Коллеги и хозяева Беколомба поглядывают на нас украдкой из-за прилавков. Они не понимают, что происходит.
– В котором часу это было?
– За несколько минут до половины девятого, – И объясняет: – Моя работа в магазине начинается в половине девятого.
– Вы видели Монфеаля?
– Нет, он был в ванной, как сказала мне его горничная.
– Одним словом, вы видели только ее?
Он сжимает ноздри, что является подвигом, ибо крылья его носа и так сжаты.
– Да.
– Вы ей вручили документы?
– Да.
– Что за документы?
– Они касались предвыборной кампании, – сухо отвечает торговец нафталином
– Вы задержались в доме вашего кандидата?
– Вовсе нет. Этот визит длился всего лишь минуту, к тому же я спешил.
– Вы никого не видели у Монфеалей?
– Только горничную.
– А на лестнице?
– Консьержку внизу, которая мыла коридор...
– Это все?
– Все!
– Секция вашей группировки собирается выдвигать нового кандидата?
– Решение еще не принято, но, думаю, это будет сделано. Нет никаких оснований, чтобы это не было сделано. Поступки какого-то сумасшедшего не должны нарушать стабильность...
Я уже на улице. Я чихаю двенадцать раз, потому что, видимо, у меня аллергия к одному из их товаров, если не к самому Беколомбу.
Уже десять часов. За время моих визитов погода несколько улучшилась, и робкое солнце бродит над колокольнями.
Я замечаю небольшое симпатичное бистро. Это именно то провинциальное кафе, где имеются круглые мраморные столики на одной ножке, навощенные деревянные панели и оловянная стойка. Похоже, я начинаю изображать из себя Мэгре. Я вхожу и заказываю большой черный кофе. Меня обслуживает сам хозяин. Под жилетом у него ночная рубашка, на голове – каскетка.

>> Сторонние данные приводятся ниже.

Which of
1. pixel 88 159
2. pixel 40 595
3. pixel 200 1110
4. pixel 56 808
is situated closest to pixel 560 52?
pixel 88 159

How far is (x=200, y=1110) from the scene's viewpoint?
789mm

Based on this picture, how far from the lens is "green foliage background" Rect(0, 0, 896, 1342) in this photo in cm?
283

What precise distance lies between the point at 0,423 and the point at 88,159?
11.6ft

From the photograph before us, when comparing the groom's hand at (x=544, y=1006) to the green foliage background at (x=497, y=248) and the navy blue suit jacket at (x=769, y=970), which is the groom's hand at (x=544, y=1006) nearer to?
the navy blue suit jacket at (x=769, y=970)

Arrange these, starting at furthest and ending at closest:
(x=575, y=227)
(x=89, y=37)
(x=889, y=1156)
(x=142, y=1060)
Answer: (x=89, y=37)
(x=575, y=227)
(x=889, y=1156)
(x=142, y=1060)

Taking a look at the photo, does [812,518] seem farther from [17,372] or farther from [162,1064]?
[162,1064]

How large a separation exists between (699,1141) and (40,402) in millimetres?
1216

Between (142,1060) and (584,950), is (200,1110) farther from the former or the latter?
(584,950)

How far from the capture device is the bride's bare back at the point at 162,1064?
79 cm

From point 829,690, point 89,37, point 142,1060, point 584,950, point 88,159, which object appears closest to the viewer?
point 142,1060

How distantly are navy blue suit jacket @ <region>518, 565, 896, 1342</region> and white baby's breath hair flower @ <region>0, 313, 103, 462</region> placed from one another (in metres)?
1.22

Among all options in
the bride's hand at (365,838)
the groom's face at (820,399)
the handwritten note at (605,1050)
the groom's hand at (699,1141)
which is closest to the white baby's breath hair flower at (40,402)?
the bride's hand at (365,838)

Я помешиваю кофе и подытоживаю сделанное за утро. Два кандидата с отчетливо противоположными взглядами были убиты дома при крайне загадочных обстоятельствах. В обоих случаях убийца действовал с неслыханной дерзостью, и в обоих случаях он воспользовался невероятным стечением обстоятельств, которые позволили ему перемещаться незамеченным в доме у своих жертв, в то время как те находились в кругу своих домочадцев. Я позволяю себе усомниться в загадочности первого убийства, ибо исчезновение садовника дает мне повод думать, что он что-то видел.

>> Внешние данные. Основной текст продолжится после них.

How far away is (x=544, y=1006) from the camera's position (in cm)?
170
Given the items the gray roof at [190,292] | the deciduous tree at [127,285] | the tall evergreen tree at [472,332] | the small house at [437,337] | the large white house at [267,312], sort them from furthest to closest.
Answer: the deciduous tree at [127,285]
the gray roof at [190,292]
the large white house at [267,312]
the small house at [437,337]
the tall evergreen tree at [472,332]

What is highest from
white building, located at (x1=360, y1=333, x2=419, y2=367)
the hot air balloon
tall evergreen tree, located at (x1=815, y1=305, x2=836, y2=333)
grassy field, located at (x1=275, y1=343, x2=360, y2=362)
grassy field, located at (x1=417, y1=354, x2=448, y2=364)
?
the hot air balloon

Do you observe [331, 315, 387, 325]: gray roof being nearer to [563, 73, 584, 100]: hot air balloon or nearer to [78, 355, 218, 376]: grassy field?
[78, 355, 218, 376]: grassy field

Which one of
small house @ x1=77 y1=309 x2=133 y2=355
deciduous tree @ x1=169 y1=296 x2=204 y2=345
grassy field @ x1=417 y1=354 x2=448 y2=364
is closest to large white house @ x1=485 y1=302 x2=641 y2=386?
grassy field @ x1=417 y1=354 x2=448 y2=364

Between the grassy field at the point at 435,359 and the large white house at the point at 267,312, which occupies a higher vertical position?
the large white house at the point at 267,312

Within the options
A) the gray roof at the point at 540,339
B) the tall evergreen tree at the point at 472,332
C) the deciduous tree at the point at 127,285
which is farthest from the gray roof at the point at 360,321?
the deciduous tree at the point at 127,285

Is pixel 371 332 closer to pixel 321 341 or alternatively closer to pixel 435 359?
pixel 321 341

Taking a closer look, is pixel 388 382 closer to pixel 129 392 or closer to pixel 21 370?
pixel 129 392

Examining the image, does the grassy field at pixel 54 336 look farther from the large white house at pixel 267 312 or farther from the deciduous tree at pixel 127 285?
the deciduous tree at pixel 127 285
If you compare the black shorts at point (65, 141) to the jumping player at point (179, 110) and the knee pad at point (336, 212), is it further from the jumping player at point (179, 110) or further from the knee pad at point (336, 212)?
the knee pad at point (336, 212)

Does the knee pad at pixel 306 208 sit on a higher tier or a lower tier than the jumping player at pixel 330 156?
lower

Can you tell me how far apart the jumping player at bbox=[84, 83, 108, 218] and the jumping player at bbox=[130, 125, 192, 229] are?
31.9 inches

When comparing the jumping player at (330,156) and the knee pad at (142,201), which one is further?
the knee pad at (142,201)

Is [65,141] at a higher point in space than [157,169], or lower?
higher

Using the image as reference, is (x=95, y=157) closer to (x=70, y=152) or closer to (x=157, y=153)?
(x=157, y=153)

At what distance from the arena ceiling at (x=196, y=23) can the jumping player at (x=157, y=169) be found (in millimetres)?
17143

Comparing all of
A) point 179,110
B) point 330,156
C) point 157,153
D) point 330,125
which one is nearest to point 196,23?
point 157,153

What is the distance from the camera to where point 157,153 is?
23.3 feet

Я отпиваю два глотка и задаю себе the question16: «Не является ли оно, дорогой Сан-Антонио, делом рук сумасшедшего?» Привлеченное этим вопросом подсознание Сан-Антонио берет себя за руку и уводит гулять по извилистым тропинкам размышлений. Возвратившись с прогулки, оно мне нашептывает: «Нет, Сан-Антонио, я этого не думаю или, скорее, я этого не чувствую».